Loss functions don't work with image classification labels

I’ve started to work with pytorch a few weeks ago.(No prior knowledge of ML)

I want to build an image classifier that detects wheather an image is a cat or a dog.

I have labels in the form of:

tensor([[0., 1.],
        [0., 1.],
        [1., 0.],
        ...,
        [0., 1.],
        [0., 1.],
        [0., 1.]])

This is my network class:

class Net(nn.Module):
    def __init__(self):
        super().__init__()
        self.fc1 = nn.Linear(50*50, 64)
        self.fc2 = nn.Linear(64, 64)
        self.fc3 = nn.Linear(64, 64)
        self.fc4 = nn.Linear(64, 2)
        
    def forward(self, x):

        x = F.relu(self.fc1(x))
        x = F.relu(self.fc2(x))
        x = F.relu(self.fc3(x))
        x = self.fc4(x)
        
        return F.log_softmax(x, dim=1)  
        

net = Net()

This is my training loop using optim.Adam and criterion = nn.CrossEntropyLoss():

EPOCHS=6

for epoch in range(EPOCHS):
    for key in range(24946):
        X = data[key]
        X = torch.unsqueeze (torch.flatten (X), dim = 0)
        y =out[key]
        net.zero_grad()
        output = net(X)
        loss = criterion(output, y)
        loss.backward()
        optimizer.step()
    print(loss)

The shape of the labels is torch.Size([2])
The shape of the inputs to the network is torch.Size([1, 2500])

However when I try to train it give sme the following error:
ValueError: Expected input batch_size (1) to match target batch_size (2).

The desired labels are a tensors of size 2 (eg : tensor([0., 1.])) and the output of my netword is also of size 2. What’s the reason for this? Any help is appreciated.

Could you please provide the shapes of:

  • The actual network input (i.e. I think this will be X[key].shape) (generally speaking its a good idea to follow the PyTorch convention of [Batch_size,Channels,Height,Width] so [1,1,50,50] here for your example I think)

  • The target label shape (an actual printout (so Y[key].shape)

  • The network output shape (output.shape).

Might help if we can see explicit print function outputs that’s all :slight_smile:

The shape of the labels is torch.Size([2])
The shape of the inputs to the network is torch.Size([1, 2500])

Your labels shape in inner training loop seems to be worng. It should be (1,2) not (2). (2) means you have output for two samples. (1,2) means, you have output for 1 sample having 2 classes (essentially a onehot vector).

Generally the training loop should contain 2 nested loops. The outer one is for epochs and the inner one should be for batch.
I am struggling to understand your inner loop though.
It seems that your data set is in shape of [n_samples, img_height, img_width] as the images are gray images.
At first you need to reshape it to [n_samples, 1, img_height, img_width].
You may want to re-write you inner loop like

for batchIdx in range(len(trainX)):
    x = trainX[batchIdx] #as your batch size is 1
    # Flatten it as you are using linear layer. You could use conv layers though
    y  = trainY[batchIdx]; # 
    # Now rest of your code.

Hope this helps

1 Like

■ ■ ■ ■

* **WHAT IS ASKED**:
1. Summarize the forum thread about the PyTorch label-shape error in exactly two sentences.
2. Translate this sentence from the forum thread into Spanish: "Generally the training loop should contain 2 nested loops."

■ ■ ■ ■

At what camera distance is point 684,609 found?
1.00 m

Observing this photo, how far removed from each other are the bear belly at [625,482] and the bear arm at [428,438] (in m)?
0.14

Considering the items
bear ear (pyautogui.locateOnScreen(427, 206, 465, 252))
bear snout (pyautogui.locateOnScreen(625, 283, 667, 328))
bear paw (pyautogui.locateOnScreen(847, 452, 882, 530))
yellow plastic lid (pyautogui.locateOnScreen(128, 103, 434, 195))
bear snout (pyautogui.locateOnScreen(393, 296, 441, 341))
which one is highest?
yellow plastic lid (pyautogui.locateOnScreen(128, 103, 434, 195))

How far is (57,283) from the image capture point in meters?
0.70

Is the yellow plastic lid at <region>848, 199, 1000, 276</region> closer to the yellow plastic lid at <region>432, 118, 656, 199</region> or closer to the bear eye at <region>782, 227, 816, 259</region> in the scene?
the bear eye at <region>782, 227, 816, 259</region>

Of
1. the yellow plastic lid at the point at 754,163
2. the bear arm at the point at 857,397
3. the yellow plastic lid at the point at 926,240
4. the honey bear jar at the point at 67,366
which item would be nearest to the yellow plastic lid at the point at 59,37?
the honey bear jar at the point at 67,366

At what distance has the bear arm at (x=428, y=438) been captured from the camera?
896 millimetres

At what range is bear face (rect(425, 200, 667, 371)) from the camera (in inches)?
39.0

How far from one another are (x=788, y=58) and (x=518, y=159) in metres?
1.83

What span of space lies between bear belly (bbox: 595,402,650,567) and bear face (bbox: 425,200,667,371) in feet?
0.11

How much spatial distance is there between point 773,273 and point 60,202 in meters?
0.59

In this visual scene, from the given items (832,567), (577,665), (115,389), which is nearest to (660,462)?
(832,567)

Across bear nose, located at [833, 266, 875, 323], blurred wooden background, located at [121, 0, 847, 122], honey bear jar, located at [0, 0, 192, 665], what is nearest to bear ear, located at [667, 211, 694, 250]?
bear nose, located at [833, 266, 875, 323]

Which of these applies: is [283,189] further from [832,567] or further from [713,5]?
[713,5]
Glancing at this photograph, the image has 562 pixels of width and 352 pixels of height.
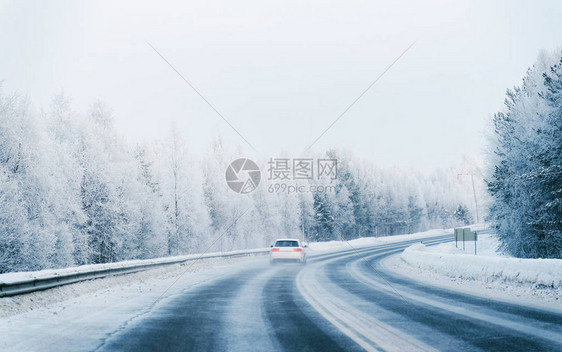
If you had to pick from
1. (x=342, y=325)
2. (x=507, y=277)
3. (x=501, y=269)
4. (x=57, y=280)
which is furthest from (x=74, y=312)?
(x=501, y=269)

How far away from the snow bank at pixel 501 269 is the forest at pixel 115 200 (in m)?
8.16

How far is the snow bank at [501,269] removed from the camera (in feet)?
36.5

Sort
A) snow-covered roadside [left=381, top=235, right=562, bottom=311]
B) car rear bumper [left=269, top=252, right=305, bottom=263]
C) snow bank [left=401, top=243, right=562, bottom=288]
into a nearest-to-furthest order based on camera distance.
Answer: snow-covered roadside [left=381, top=235, right=562, bottom=311] → snow bank [left=401, top=243, right=562, bottom=288] → car rear bumper [left=269, top=252, right=305, bottom=263]

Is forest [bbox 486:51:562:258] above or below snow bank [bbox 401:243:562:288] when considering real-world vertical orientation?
above

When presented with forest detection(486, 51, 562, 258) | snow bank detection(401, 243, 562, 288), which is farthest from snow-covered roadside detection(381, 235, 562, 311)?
forest detection(486, 51, 562, 258)

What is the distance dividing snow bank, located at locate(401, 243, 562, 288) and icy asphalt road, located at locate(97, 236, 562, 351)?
193 cm

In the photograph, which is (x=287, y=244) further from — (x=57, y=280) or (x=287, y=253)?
(x=57, y=280)

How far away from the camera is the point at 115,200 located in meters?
34.3

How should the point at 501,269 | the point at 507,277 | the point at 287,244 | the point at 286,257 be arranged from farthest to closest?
the point at 287,244 → the point at 286,257 → the point at 501,269 → the point at 507,277

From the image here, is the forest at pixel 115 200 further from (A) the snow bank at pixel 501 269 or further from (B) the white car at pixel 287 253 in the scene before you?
(B) the white car at pixel 287 253

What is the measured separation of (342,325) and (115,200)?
29.9 meters

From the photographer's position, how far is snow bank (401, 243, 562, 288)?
1112 cm

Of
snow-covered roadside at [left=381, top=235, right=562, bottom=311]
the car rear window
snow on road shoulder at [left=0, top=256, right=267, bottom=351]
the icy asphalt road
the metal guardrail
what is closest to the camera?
the icy asphalt road

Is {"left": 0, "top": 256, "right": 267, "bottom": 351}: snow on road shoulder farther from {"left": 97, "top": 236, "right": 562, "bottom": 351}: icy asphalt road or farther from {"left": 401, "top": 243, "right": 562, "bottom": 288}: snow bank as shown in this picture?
{"left": 401, "top": 243, "right": 562, "bottom": 288}: snow bank
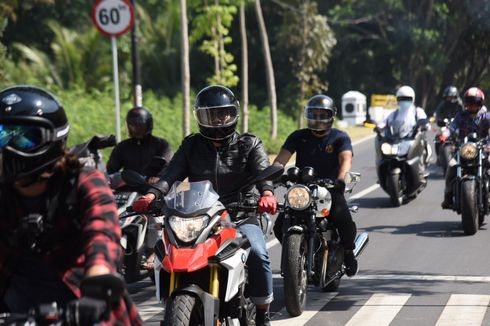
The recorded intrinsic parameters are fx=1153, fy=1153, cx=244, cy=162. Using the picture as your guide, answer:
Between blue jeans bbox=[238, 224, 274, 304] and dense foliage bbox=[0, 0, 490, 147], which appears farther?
dense foliage bbox=[0, 0, 490, 147]

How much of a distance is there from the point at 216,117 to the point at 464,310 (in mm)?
2781

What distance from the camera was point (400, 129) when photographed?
17.8 m

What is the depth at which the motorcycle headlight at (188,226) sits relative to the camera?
6582 mm

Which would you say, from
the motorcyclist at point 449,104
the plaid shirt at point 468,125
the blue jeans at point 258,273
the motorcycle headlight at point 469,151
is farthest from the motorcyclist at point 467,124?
the blue jeans at point 258,273

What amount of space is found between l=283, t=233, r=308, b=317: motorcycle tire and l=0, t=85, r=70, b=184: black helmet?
15.4 feet

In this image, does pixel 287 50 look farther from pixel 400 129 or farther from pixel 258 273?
pixel 258 273

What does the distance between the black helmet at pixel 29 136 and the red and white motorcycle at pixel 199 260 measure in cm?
228

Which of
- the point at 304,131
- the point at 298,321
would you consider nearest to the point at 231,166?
the point at 298,321

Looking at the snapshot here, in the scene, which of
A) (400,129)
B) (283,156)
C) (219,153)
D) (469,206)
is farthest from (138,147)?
(400,129)

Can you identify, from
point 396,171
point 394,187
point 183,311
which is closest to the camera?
point 183,311

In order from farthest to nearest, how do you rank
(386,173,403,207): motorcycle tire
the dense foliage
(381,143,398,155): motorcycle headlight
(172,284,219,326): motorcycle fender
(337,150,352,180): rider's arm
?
1. the dense foliage
2. (381,143,398,155): motorcycle headlight
3. (386,173,403,207): motorcycle tire
4. (337,150,352,180): rider's arm
5. (172,284,219,326): motorcycle fender

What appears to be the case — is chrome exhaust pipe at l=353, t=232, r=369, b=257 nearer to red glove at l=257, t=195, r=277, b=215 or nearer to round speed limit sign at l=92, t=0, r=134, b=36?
red glove at l=257, t=195, r=277, b=215

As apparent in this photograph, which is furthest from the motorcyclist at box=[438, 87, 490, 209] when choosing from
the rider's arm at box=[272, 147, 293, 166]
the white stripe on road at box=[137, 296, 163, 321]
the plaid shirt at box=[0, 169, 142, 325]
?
the plaid shirt at box=[0, 169, 142, 325]

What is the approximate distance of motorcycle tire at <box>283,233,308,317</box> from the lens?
28.5 ft
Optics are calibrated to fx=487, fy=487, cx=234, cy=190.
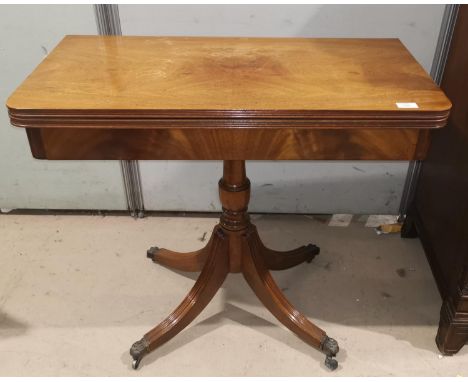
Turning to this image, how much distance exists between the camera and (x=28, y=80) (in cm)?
100

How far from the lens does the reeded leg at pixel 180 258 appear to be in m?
1.53

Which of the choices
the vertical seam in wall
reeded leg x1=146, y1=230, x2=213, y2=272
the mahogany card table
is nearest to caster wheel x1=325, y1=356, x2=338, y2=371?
reeded leg x1=146, y1=230, x2=213, y2=272

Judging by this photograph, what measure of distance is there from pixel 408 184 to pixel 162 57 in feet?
3.46

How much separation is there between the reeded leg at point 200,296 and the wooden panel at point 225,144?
0.46 m

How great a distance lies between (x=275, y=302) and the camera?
1346 millimetres

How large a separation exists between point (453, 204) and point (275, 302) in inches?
21.6

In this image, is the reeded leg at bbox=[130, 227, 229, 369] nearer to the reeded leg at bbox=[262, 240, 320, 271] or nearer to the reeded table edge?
the reeded leg at bbox=[262, 240, 320, 271]

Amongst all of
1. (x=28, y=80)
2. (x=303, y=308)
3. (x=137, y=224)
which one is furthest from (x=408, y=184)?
(x=28, y=80)

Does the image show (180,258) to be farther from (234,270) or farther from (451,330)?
(451,330)

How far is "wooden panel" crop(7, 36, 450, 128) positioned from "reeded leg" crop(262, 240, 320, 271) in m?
0.64

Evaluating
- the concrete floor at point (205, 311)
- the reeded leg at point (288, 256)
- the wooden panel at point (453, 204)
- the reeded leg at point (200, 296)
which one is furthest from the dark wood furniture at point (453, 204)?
the reeded leg at point (200, 296)

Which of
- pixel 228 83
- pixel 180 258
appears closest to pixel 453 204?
pixel 228 83

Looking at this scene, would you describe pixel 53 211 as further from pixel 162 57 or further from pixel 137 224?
pixel 162 57

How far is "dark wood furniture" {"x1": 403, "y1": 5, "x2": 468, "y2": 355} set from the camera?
4.08 feet
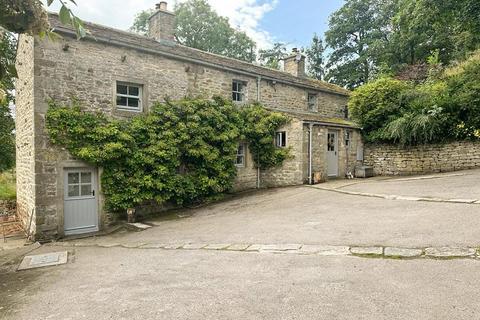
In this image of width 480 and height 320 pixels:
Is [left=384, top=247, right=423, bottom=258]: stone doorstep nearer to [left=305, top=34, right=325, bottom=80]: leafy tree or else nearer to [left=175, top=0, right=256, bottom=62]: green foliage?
[left=175, top=0, right=256, bottom=62]: green foliage

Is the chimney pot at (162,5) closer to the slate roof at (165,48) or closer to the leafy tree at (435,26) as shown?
the slate roof at (165,48)

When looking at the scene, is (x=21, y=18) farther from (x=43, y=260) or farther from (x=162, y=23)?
(x=162, y=23)

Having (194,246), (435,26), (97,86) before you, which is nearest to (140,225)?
(194,246)

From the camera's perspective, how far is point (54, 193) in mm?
10242

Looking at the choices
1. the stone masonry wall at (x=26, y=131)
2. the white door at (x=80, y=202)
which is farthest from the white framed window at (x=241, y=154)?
the stone masonry wall at (x=26, y=131)

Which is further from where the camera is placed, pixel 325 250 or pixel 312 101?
pixel 312 101

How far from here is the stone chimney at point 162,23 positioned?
14086mm

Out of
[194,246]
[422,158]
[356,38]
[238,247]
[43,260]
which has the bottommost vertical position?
[43,260]

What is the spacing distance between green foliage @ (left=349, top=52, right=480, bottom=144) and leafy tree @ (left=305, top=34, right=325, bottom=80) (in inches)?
870

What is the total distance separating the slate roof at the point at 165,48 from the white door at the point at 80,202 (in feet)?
15.4

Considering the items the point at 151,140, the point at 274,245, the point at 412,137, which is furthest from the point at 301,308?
the point at 412,137

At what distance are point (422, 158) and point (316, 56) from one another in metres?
27.1

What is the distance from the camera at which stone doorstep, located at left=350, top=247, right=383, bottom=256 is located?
17.4 ft

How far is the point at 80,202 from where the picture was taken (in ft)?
35.5
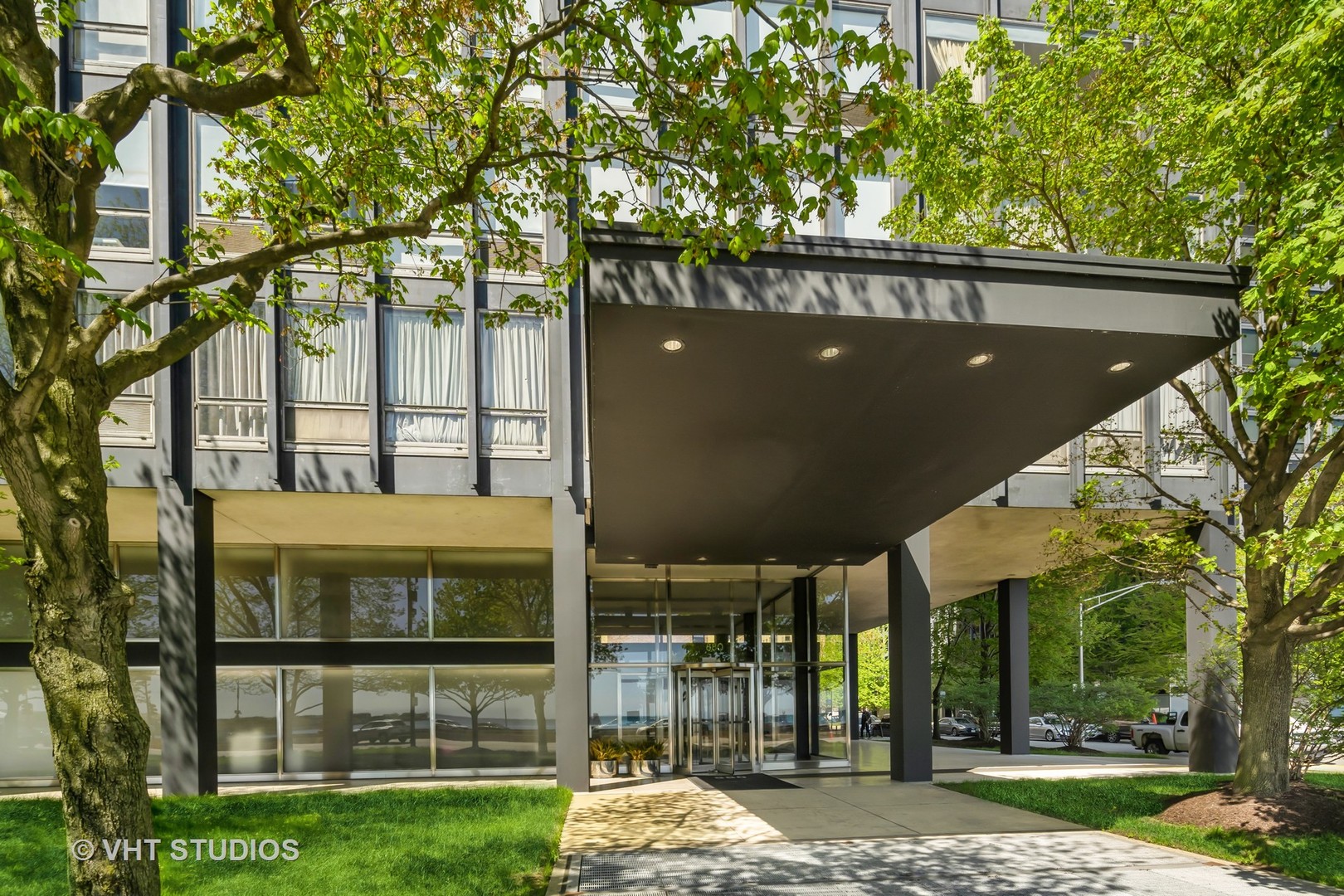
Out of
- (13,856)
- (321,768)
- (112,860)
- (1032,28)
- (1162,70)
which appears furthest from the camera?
(1032,28)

■ ■ ■ ■

* **ANSWERS TO THE EXERCISES**:
1. A PyTorch newcomer building a cat-or-dog image classifier gets the error "Expected input batch_size (1) to match target batch_size (2)" when training with labels of shape [2] and inputs of shape [1, 2500]. One reply asks for the exact input, label and output shapes, and another says the labels should have shape (1,2) rather than (2) and suggests rewriting the inner training loop to iterate over batches.

2. Por lo general, el bucle de entrenamiento debería contener 2 bucles anidados.